As the curtains swept open on the stage of Cairo's historic Opera House in late May, spectators held their breath waiting to be regaled by Giuseppe Verdi's classic Aida, which opens with the Egyptians bracing for invasion by Ethiopians seeking to rescue their princess, Aida, from a lifetime of servitude. What they got, however, may have left Verdi himself on the edge of his seat.
Instead, the cast and crew stood shoulder to shoulder, some in costume, many with placards in hand, denouncing what they called the "Brotherhoodization of the Opera" and declaring the country's Muslim Brotherhood-led government "illegitimate." As the crowd shot to its feet cheering "Bravo!" and chanting "Long Live Egypt," conductor Nayer Nagui announced:
"In a stand against a detailed plan to destroy culture and fine arts in Egypt, we decided as artists and management to abstain from performing tonight's Opera Aida."
It was, for artists and art-lovers alike, a declaration of war.

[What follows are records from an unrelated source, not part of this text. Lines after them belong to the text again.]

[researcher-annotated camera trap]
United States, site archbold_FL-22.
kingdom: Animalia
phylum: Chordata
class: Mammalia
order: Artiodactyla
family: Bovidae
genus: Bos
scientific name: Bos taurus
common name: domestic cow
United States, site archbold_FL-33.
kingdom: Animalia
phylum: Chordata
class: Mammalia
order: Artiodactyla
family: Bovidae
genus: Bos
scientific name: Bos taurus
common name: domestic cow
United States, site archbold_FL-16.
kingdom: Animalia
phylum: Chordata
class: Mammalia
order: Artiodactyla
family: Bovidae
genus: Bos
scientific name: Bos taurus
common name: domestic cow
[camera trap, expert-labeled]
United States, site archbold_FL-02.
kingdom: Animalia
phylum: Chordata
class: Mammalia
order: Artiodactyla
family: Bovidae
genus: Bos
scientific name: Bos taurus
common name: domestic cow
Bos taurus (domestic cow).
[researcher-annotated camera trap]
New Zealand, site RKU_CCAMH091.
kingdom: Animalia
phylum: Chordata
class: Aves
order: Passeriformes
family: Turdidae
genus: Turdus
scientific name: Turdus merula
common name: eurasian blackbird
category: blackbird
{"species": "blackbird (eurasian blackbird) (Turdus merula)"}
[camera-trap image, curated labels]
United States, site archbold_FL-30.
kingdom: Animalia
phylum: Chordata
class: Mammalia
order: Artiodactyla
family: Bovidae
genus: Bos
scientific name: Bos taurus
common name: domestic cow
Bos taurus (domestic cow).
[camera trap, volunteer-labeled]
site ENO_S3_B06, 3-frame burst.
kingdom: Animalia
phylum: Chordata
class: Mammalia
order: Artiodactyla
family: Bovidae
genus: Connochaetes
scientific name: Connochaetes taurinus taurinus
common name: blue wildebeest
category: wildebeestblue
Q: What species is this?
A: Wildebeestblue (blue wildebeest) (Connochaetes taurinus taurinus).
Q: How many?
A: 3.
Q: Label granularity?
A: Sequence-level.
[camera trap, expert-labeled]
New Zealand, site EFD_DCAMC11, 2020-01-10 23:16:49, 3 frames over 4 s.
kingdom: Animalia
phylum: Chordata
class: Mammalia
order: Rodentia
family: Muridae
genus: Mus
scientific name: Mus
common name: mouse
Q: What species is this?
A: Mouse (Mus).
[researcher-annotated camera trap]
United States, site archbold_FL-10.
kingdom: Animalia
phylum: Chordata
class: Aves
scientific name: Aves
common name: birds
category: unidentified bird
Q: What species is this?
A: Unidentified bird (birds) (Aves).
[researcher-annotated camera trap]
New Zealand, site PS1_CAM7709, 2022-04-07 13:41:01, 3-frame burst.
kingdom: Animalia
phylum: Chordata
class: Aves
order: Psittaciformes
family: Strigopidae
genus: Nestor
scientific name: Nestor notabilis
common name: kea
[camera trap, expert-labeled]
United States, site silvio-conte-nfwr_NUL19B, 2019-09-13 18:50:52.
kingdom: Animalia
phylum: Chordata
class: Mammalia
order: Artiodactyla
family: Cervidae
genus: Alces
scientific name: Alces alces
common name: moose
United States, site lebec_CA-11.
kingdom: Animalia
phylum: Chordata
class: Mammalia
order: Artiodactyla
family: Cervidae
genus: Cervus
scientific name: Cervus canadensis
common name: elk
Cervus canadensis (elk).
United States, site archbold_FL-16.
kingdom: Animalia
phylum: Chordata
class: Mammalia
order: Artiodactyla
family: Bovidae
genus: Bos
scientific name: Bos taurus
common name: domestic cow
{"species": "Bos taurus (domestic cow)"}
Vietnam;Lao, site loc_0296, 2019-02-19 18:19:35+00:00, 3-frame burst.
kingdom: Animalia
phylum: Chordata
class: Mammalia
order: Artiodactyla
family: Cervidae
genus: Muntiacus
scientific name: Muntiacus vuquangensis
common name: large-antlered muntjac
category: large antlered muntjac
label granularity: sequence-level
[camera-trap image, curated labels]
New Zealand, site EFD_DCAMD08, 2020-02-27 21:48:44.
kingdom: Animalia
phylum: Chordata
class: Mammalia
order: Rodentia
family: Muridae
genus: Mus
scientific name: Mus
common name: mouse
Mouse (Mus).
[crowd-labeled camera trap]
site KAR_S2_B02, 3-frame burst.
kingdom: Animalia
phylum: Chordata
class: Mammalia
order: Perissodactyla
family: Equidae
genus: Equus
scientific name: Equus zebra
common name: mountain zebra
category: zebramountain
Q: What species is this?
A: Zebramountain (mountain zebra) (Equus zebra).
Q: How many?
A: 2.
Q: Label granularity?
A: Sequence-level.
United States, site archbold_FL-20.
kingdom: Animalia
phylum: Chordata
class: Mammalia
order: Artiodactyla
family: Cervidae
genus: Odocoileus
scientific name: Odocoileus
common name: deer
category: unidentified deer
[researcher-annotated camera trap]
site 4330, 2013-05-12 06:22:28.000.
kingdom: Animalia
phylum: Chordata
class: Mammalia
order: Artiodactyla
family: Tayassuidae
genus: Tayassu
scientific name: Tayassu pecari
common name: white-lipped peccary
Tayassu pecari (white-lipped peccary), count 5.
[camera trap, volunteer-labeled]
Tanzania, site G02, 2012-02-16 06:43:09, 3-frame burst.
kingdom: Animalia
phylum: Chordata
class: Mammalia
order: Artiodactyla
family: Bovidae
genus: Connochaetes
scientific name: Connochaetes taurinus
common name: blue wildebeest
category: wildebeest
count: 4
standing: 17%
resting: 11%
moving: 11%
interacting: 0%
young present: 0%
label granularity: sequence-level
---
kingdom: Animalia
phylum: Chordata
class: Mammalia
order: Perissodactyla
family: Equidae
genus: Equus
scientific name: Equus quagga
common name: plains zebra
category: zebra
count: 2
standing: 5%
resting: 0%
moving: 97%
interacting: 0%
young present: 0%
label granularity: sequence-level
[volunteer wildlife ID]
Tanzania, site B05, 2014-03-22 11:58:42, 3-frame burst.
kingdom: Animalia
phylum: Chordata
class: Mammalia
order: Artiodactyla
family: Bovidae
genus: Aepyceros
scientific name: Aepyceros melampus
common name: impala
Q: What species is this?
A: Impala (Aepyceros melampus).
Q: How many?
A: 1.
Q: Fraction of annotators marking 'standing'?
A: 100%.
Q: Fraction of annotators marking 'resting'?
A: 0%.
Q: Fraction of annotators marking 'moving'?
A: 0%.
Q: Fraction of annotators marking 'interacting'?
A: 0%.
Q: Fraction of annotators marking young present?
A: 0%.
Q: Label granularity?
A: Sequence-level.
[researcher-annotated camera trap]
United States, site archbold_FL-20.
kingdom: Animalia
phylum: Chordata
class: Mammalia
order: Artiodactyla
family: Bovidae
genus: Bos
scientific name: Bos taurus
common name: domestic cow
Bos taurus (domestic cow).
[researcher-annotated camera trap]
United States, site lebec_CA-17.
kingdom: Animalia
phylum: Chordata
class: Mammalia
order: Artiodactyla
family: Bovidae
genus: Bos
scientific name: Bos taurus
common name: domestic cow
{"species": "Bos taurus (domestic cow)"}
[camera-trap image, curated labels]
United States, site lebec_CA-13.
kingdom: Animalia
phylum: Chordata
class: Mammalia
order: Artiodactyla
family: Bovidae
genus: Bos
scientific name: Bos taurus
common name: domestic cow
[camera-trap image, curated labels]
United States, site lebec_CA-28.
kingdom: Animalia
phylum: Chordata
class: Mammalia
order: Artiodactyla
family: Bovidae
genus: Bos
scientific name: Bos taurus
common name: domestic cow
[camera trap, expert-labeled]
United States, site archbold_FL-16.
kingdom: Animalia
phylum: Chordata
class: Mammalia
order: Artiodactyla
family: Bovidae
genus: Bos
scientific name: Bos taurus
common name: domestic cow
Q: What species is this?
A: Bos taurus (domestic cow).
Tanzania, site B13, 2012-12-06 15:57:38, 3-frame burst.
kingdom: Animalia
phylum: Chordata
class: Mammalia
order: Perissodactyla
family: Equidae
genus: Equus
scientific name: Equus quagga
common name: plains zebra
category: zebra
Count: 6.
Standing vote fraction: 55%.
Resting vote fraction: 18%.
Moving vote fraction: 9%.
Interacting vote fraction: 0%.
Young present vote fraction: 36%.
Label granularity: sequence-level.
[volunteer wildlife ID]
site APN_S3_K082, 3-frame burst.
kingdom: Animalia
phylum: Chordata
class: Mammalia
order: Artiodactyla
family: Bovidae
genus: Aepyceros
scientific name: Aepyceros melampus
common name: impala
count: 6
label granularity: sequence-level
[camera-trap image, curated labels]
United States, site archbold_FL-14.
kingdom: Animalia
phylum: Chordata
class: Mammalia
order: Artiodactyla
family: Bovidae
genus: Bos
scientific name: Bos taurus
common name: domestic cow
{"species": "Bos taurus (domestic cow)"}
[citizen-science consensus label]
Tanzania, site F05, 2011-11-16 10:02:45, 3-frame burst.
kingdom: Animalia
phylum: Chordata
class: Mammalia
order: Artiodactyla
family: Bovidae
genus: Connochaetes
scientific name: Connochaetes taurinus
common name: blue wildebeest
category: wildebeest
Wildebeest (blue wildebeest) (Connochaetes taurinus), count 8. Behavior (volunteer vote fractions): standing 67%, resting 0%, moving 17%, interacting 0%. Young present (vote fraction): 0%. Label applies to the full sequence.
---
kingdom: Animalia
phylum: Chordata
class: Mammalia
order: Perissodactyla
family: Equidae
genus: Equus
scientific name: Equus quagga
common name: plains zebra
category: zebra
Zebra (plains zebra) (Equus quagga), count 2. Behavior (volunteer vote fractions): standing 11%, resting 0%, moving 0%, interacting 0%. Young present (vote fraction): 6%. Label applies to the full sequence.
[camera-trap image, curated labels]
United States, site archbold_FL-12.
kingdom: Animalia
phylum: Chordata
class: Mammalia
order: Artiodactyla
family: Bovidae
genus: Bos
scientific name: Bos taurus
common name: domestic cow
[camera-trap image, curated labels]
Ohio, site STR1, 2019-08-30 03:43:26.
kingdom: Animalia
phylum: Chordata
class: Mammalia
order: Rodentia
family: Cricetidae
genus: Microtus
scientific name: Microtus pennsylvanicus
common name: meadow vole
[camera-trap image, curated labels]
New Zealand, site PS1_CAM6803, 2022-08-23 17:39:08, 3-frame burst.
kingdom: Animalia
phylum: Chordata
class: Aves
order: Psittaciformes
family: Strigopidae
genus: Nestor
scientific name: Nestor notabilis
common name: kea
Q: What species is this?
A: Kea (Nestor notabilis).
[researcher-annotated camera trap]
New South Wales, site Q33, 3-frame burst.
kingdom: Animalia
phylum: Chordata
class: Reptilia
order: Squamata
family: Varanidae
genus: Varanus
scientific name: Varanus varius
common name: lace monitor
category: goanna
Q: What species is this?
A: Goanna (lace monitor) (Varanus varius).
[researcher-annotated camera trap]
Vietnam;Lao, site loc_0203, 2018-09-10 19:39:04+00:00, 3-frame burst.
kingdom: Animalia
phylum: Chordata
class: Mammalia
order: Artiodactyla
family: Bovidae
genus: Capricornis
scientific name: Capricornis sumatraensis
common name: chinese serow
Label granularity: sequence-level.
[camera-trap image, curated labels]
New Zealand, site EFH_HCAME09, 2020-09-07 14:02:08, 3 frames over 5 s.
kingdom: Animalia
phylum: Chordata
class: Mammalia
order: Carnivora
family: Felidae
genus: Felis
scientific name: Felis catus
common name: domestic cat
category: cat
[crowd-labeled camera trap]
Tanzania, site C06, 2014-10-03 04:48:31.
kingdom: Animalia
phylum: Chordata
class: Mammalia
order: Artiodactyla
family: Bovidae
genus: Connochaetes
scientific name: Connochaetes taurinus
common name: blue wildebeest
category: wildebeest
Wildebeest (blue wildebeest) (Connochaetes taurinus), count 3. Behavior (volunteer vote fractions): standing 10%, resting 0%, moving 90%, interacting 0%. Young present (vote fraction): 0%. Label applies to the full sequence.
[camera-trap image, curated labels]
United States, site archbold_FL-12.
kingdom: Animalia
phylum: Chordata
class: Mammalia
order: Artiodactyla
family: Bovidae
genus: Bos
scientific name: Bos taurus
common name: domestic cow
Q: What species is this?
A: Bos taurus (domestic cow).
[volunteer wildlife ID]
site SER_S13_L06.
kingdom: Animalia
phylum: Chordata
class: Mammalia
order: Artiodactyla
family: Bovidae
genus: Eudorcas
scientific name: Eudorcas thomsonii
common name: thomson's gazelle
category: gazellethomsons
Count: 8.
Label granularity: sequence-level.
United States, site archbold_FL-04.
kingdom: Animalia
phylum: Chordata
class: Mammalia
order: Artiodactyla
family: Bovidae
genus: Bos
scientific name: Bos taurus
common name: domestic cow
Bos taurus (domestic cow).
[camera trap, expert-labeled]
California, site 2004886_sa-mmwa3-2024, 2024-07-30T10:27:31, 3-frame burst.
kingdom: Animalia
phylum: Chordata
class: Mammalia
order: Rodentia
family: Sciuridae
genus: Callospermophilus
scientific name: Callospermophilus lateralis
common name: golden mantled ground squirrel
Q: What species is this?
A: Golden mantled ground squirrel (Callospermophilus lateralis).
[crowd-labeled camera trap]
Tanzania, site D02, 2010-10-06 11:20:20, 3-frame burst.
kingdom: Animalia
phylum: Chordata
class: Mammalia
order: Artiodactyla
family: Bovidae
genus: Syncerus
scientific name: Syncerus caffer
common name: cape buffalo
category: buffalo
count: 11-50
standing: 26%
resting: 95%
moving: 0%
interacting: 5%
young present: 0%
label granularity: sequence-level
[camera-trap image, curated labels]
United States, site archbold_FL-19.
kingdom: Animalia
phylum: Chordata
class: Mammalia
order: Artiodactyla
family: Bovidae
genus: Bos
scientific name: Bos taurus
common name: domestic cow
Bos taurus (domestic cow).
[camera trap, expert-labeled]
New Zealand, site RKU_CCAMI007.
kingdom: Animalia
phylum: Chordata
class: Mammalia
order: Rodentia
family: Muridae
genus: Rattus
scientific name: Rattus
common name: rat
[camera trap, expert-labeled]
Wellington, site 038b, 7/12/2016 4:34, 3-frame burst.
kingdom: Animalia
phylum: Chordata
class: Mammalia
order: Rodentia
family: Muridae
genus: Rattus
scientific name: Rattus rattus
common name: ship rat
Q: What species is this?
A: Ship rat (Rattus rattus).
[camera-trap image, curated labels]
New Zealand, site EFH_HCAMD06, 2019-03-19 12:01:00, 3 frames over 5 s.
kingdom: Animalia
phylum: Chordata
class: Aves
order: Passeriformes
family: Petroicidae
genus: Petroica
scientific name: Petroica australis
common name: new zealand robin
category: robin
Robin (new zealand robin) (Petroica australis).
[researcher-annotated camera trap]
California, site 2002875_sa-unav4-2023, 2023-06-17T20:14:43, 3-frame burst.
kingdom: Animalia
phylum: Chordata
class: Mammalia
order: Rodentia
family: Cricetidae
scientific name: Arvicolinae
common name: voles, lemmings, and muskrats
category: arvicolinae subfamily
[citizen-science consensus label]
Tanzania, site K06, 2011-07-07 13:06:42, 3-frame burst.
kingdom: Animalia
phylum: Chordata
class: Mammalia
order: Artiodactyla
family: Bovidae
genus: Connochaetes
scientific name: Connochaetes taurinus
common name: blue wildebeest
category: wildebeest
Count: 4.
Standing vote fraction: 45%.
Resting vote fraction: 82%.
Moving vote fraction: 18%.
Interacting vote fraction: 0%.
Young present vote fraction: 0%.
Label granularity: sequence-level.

The move followed the dismissal of the highly respected head of the Cairo Opera, Enes Abdel Dayem, which prompted hundreds to take to the streets in protests that continue even today. Her dismissal came only weeks after President Mohamed Morsi appointed Alaa Abdel-Aziz, a professor of film editing, as the new minister of culture. Abdel Aziz said the decision was in an effort to inject "new blood" into Egypt's art world, which he said is growing increasingly corrupt. That same week, the country's upper house of parliament recommended budget cuts for the Opera, which has been reeling from a drawback of funds in recent years. On Wednesday, prominent artists and intellectuals stormed the Egyptian Ministry of Culture, vowing to stay there until the minister steps down.